──────── Excerpted passage ────────

Commissioned by the Duero River Basin Authority, TYPSA is part of the consortium that is providing services for the operation, maintenance and safety-document updating for dams in the Duero River basin: Irueña, Santa Teresa, Águeda and El Milagro Dams, Riolobos and Villagonzalo Weir Dams, and the Villoria Canal Saddle Dam.
The works include support and technical advisory services for operation and maintenance, monitoring, inspection and surveillance, and construction supervision, in order to ensure the safety of these hydraulic structures in compliance with their operating rules. To achieve this objective, it is imperative to gather all the documentation and information on the dams, from the design phase through to construction, first filling, operation, and even decommissioning. The characteristics of each dam are individual and unique, therefore the various dam safety documents, together with the dam’s designs and technical notes, constitute a specific ‘medical record’ that enables an informed assessment to be carried out of the dam’s level of safety.

──────── Supplied material ────────

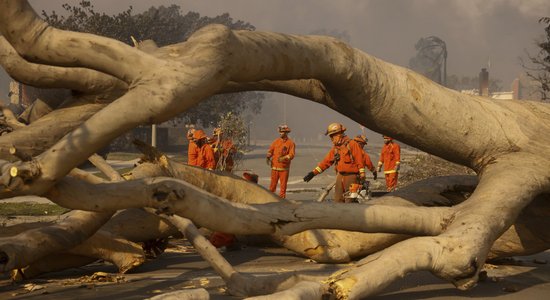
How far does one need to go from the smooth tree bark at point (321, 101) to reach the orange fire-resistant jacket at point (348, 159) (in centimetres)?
624

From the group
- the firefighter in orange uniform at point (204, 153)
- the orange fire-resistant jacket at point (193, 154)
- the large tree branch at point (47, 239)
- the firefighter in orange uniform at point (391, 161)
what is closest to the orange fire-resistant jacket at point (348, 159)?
the firefighter in orange uniform at point (391, 161)

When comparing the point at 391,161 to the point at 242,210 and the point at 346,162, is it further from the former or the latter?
the point at 242,210

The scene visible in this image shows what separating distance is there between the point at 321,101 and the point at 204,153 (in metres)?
10.7

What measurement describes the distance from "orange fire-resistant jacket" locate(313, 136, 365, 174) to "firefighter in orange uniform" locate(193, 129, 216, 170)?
3969mm

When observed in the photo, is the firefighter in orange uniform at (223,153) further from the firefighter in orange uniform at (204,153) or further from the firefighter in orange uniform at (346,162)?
the firefighter in orange uniform at (346,162)

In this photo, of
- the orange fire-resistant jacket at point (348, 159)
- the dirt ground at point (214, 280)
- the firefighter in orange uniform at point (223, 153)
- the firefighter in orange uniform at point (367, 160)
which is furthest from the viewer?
the firefighter in orange uniform at point (223, 153)

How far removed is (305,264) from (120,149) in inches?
1662

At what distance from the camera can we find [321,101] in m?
7.54

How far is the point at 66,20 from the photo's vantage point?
4638cm

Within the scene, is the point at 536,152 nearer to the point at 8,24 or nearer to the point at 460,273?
the point at 460,273

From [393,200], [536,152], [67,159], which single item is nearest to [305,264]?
[393,200]

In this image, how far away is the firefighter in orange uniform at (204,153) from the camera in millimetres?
17938

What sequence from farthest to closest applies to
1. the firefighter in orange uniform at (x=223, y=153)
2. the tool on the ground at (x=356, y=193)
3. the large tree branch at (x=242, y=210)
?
the firefighter in orange uniform at (x=223, y=153) → the tool on the ground at (x=356, y=193) → the large tree branch at (x=242, y=210)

────────

▶ **Work task**
Write out the passage on the Duero River dams between "The works include" and "level of safety.", inclusive. The listing plays no part in this work.

▶ **Task answer**
The works include support and technical advisory services for operation and maintenance, monitoring, inspection and surveillance, and construction supervision, in order to ensure the safety of these hydraulic structures in compliance with their operating rules. To achieve this objective, it is imperative to gather all the documentation and information on the dams, from the design phase through to construction, first filling, operation, and even decommissioning. The characteristics of each dam are individual and unique, therefore the various dam safety documents, together with the dam’s designs and technical notes, constitute a specific ‘medical record’ that enables an informed assessment to be carried out of the dam’s level of safety.